Review by François Peneaud
Tom Bouden has produced several well received European albums, but English translations have been slow in following. It was several years after his adaptation of The Importance of Being Earnest that Max & Sven appeared, a real-life, contemporary story of love and friendship. We follow Max through his teenage years, during which he meets Sven in high school and instantly falls in love with him, bringing the defining realisation that he’s gay.
The tone varies between realistic details (eight or nine year old Max having a crush on a boy he met during a vacation with his parents without even understanding it) and flights of fancy such as scenes showing Max’s boy scouts and boarding school fantasies. There’s also a lightness, a gentle humour, that differentiates this from all the other suffering gay teens stories. Bouden is Belgian, so maybe it’s living in a northern European country at the end of the 20th century that enables access to a gay youth community without having to face homophobia. Another aspect of that European sensibility is the way sex is depicted. It’s a very natural inclusion, from Max trying on condoms by himself to his explicit fantasies. It’s not intended as usual pornography, in the sense that the story comes first and the sexually frank panels serve it.
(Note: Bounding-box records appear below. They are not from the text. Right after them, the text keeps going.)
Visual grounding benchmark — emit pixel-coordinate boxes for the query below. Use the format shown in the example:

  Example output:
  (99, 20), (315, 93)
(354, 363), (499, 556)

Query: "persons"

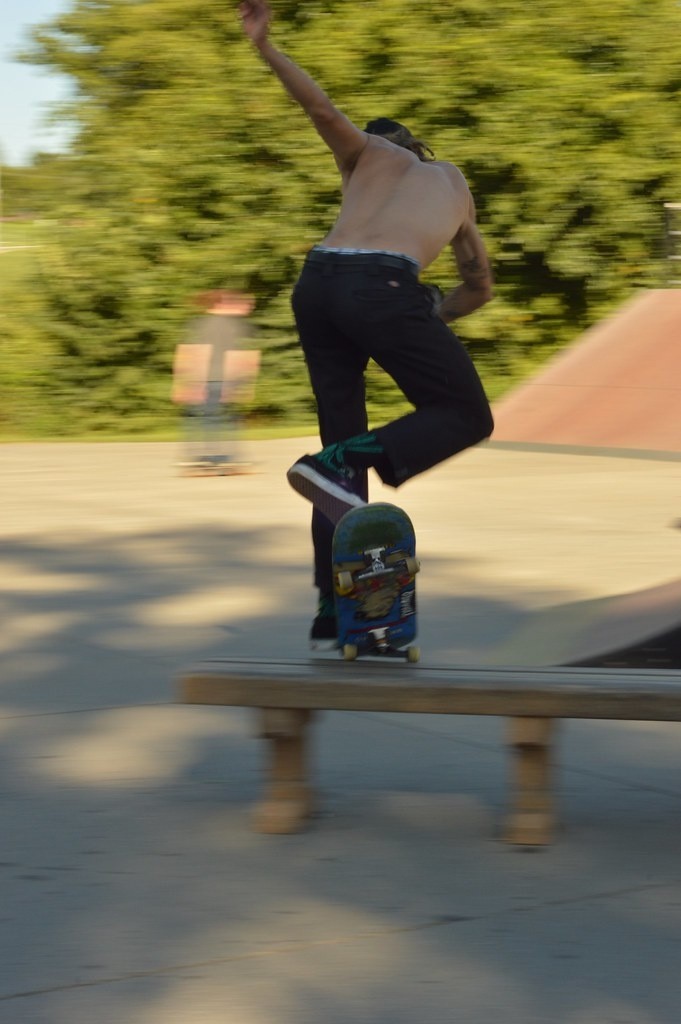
(235, 0), (494, 660)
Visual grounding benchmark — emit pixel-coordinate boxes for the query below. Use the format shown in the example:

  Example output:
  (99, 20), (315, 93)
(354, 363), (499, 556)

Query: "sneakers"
(287, 454), (369, 528)
(308, 614), (338, 654)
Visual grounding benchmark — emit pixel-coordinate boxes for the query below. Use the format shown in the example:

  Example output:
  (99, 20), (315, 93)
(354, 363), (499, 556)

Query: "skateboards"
(329, 502), (423, 664)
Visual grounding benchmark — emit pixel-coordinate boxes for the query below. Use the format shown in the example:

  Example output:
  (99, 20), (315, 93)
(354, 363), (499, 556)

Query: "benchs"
(179, 656), (681, 849)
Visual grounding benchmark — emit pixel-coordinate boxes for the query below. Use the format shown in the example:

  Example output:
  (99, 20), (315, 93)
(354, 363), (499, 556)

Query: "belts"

Bouden is as at ease drawing those erotic moments as the more mundane ones. His art is of the cartoony European school, with very expressive faces and realistic backgrounds. As with the Wilde adaptation, the pages are dense and make good use of the larger publication format. The main characters are not drawn as idealised dream men, and their resembling any other (admittedly cute) guy enhances the believability, as well as the feeling we might meet them in our daily life.
It’s very important that Max and Sven’s friendship survives Max telling Sven of his feelings and the consequent discovery that those feelings are not mutual. Tom Bouden’s plot emphasises how people close to us have an influence on our lives, our loves and hopes. Loves and friendships are also on display in the second part of the book, with one or two-page strips often more whimsical than the main story. Sven, Max and Max’s lover feature in those strips, drawn between 1994 and 2001. They add a kind of post-scriptum to the main story, making Max and his friends feel even more real.
Max & Sven is the kind of graphic novel that should be in every high school, as much for the budding gay guys as for their hopefully open-minded friends.